Mi hijo de tres años me está tapando la boca. Aunque no lo crean, es cierto. He cometido el error de estigmatizarlo frente al resto diciendo que por ser el segundo es menos estimulado, ha recibido menos atención, que porque es niño es más regalón (y por ende mamón) y un montón de etiquetas que podría nombrarles.
Pero hoy, me ha dado la mejor lección de mi vida. Sí, con todas sus letras me ha demostrado que todas esas etiquetas que dije o simplemente pensé, no sirven de nada. Hoy me demostró, una vez más, que es lo máximo. Hoy, después de solo tres días ya ha controlado su pipí y avisa cada vez que quiere.
Me siento la mamá más orgullosa del mundo. Cada pequeño logro de ese niñito, es una vida de felicidad para mí. Cada celebración de mi hija mayor por su hermanito, me da la certeza de que no lo he hecho tan mal. Obvio que me puedo haber (y me seguiré) equivocando en muchas cosas, pero de lo que estoy segura es que estoy criando niños seguros, felices y capaces de enfrentar este mundo.
Pero tengo miedo. ¿Saben por qué? Anoche estaba viendo el programa de Viñuela (Vitamina V) y estaban entrevistando a la mamá de Daniel Zamudio, que entrego un testimonio desgarrador del sufrimiento de su hijo frente a tres sujetos desquiciados, enloquecidos, fuera de control y movidos por la maldad, el odio y la discriminación. Fue espantoso y pude ver a través de los ojos de ella, el dolor eterno de la pérdida de un hijo. El dolor eterno de pensar en cómo pudo pasar una cosa así. El dolor eterno de no ver a tu hijo feliz.
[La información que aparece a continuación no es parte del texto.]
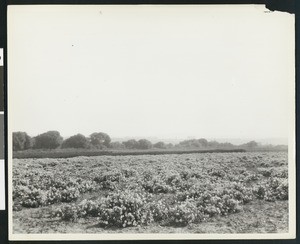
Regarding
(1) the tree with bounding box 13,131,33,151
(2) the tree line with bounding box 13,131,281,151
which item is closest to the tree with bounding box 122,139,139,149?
(2) the tree line with bounding box 13,131,281,151

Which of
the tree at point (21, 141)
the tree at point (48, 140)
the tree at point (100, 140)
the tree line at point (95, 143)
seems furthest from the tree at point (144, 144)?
the tree at point (21, 141)

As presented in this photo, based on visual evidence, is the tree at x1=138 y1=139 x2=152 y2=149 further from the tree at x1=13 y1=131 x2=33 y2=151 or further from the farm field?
the tree at x1=13 y1=131 x2=33 y2=151

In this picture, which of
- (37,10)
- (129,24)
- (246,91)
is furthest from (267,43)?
(37,10)

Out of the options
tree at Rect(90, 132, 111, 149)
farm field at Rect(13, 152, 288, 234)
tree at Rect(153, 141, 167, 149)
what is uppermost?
tree at Rect(90, 132, 111, 149)

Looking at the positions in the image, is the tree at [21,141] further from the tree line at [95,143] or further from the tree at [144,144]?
the tree at [144,144]

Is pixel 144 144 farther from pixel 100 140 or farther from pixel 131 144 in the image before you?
pixel 100 140

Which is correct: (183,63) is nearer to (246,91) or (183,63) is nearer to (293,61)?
(246,91)
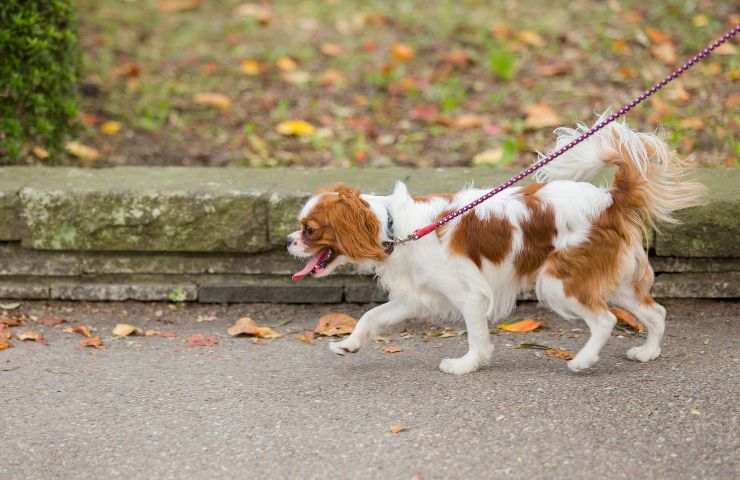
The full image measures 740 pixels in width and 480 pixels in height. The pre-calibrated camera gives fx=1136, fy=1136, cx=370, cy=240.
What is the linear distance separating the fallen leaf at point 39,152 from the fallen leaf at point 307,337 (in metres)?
2.49

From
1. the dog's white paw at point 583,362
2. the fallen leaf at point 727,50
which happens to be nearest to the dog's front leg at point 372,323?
the dog's white paw at point 583,362

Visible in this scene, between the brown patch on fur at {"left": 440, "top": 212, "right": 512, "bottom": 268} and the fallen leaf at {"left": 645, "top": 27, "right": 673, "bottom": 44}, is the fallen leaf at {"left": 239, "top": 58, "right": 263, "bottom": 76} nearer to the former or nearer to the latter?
the fallen leaf at {"left": 645, "top": 27, "right": 673, "bottom": 44}

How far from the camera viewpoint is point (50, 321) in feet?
19.4

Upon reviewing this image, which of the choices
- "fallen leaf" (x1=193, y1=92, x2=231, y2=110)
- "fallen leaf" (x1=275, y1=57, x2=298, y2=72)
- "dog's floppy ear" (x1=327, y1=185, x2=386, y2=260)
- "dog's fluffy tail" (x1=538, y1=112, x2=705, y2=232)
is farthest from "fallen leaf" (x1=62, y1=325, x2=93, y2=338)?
"fallen leaf" (x1=275, y1=57, x2=298, y2=72)

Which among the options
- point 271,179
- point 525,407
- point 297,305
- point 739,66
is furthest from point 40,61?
point 739,66

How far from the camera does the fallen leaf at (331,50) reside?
30.2 feet

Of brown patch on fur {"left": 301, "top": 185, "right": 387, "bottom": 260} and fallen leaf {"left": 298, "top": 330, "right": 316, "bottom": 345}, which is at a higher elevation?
brown patch on fur {"left": 301, "top": 185, "right": 387, "bottom": 260}

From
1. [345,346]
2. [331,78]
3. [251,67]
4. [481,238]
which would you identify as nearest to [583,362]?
[481,238]

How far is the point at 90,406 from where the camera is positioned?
475cm

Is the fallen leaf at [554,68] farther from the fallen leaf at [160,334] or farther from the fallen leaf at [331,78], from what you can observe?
the fallen leaf at [160,334]

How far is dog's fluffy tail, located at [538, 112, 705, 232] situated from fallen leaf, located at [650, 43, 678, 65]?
3816 millimetres

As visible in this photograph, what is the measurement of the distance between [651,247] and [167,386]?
8.28 feet

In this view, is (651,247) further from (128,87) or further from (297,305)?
(128,87)

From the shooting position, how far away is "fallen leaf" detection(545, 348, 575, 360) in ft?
17.2
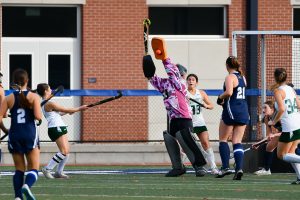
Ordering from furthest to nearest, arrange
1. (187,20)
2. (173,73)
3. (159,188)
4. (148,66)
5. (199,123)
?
(187,20), (199,123), (173,73), (148,66), (159,188)

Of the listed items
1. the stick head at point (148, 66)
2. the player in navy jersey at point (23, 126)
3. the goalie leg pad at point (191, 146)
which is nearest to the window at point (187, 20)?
the goalie leg pad at point (191, 146)

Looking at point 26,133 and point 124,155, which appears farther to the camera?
point 124,155

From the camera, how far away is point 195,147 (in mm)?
20719

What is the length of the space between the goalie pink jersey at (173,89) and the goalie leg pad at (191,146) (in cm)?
28

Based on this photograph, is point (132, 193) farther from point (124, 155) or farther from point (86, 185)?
point (124, 155)

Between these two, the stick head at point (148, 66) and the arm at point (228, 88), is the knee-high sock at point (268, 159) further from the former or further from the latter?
the stick head at point (148, 66)

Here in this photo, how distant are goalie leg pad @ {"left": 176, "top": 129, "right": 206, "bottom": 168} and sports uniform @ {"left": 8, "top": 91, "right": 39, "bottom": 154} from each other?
18.8 ft

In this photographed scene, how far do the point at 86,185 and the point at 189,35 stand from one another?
509 inches

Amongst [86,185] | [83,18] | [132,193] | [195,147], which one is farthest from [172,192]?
[83,18]

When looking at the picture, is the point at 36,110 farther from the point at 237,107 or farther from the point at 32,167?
the point at 237,107

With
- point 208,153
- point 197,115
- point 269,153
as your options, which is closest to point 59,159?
point 208,153

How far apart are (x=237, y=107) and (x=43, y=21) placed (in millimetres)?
11067

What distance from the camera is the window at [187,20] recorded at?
3094cm

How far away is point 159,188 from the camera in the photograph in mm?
17609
Y fue en ese momento que me dio miedo. Me dio miedo este mundo sin corazón, sin sentimientos donde ocurren cosas como esas. En un mundo que no es capaz de aceptar, de convivir y de respetar a sus pares. En un mundo, que estoy segura, Dios no quiere para nosotros y yo no quiero para mis hijos.
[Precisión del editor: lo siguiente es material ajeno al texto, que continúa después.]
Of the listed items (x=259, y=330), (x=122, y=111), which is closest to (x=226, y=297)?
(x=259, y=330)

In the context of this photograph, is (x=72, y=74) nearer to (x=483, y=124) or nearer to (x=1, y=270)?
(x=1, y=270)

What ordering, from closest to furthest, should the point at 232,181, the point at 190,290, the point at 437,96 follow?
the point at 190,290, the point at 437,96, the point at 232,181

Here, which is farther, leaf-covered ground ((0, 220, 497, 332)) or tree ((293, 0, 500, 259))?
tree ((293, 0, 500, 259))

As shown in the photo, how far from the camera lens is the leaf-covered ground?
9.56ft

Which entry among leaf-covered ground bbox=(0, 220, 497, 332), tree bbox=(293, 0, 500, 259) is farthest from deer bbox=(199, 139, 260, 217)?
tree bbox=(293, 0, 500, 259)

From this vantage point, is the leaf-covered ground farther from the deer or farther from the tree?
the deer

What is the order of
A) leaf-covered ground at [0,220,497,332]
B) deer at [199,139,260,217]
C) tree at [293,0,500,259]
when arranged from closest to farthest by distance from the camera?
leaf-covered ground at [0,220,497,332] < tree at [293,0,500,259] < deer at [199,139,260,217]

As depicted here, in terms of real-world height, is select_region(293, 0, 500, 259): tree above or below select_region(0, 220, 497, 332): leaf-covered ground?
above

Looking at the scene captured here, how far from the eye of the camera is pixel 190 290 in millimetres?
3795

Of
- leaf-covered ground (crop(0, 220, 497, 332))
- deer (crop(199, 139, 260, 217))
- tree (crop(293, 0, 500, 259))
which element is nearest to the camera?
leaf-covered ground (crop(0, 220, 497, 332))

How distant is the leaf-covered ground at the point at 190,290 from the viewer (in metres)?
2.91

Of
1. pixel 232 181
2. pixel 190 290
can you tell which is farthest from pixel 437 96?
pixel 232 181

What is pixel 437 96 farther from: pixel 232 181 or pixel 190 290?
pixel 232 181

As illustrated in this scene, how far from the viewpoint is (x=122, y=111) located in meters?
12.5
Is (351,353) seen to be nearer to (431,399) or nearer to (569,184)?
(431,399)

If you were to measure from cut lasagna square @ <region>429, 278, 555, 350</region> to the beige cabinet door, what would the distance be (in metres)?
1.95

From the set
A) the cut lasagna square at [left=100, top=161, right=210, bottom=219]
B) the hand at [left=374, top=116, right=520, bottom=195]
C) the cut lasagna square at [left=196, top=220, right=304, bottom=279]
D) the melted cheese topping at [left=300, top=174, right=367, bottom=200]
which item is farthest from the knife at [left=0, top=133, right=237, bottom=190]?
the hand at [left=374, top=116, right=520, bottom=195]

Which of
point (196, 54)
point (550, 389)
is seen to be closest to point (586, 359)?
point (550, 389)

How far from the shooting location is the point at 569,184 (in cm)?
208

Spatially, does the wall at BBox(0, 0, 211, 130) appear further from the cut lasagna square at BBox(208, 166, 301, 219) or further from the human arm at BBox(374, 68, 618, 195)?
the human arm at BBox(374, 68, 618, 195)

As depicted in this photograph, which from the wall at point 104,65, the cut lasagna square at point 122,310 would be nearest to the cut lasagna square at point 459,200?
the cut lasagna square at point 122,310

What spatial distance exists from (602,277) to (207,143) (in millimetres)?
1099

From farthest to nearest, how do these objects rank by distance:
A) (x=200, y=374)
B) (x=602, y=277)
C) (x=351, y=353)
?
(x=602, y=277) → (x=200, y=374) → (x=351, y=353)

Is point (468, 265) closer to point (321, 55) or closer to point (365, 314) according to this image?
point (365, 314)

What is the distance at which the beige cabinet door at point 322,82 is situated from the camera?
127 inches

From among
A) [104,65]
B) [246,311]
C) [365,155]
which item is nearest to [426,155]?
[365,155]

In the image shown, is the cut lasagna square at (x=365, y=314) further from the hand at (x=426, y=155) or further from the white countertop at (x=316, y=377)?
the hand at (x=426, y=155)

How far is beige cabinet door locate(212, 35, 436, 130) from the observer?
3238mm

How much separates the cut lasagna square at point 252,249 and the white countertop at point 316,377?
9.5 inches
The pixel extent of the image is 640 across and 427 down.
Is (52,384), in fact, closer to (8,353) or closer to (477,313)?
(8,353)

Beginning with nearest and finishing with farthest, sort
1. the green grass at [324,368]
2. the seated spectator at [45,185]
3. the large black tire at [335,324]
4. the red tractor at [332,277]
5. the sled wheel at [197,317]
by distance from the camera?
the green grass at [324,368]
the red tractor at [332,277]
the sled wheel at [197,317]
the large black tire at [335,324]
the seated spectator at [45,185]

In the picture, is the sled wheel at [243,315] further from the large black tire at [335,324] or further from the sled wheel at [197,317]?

Hoy me siento orgullosa de mis hijos. De sus pequeños logros y de celebrarlos como si fueran una final del mundo. Me siento tan llena de felicidad que mis ojos van a explotar de lagrimas y mi corazón de amor. Y en ese momento, también se va el miedo, porque si bien el mundo no va a cambiar, estoy segura de que mis hijos serán felices en él. Simplemente, porque hoy tienen herramientas que mi marido y yo les hemos entregado. Intentamos no pintar un mundo de color que no existe y decirles la verdad (adecuada para ellos y su edad) de la mejor manera posible.
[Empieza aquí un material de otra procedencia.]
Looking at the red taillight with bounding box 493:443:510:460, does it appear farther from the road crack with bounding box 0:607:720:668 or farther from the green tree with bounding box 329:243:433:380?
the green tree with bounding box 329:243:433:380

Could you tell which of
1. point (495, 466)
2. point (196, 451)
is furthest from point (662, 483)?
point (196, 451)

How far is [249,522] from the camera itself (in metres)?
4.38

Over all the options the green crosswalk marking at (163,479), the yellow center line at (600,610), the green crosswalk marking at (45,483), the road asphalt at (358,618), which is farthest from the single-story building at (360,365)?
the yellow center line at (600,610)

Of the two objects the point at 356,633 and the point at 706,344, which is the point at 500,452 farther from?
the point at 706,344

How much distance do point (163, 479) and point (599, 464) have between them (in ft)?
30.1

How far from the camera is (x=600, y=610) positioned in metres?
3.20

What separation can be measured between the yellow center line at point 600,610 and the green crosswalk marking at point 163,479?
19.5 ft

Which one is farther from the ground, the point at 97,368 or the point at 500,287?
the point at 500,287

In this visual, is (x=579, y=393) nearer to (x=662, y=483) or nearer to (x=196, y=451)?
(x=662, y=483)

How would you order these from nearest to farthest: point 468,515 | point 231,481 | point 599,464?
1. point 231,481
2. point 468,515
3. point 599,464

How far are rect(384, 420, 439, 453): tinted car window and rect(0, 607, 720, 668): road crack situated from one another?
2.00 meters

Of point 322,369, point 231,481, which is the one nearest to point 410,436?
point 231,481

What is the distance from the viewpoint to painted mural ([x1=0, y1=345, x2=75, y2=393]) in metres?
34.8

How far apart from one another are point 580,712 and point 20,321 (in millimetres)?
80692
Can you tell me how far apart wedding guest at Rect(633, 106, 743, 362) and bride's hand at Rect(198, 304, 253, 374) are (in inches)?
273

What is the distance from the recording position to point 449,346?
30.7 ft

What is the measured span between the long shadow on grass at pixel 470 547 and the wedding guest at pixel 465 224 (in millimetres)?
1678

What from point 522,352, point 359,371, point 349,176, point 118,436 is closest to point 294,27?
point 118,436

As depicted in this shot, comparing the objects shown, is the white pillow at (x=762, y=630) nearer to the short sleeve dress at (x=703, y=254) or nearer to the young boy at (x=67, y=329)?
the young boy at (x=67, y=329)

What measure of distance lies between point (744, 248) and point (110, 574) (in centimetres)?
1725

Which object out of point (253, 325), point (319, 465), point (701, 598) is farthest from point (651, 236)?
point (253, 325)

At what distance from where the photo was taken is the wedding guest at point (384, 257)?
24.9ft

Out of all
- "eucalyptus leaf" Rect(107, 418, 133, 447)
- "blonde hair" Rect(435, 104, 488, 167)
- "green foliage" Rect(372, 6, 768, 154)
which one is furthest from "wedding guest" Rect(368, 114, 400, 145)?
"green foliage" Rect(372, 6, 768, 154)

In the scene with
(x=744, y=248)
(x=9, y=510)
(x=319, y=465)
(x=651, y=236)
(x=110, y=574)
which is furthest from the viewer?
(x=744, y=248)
Hoy mi invitación es simple. Es a mirar a nuestros hijos y sentirnos orgullosas de cada uno de ellos. Es a no subestimarlos en nada. Es a entregarles amor infinito en cada mirada. Es a enseñarles a enfrentar el mundo. Es a dejarlos disfrutar su niñez (que cada vez es más corta). Es a respetar los tiempos de cada. Es a no etiquetarlos y a disfrutarlos como el primer día.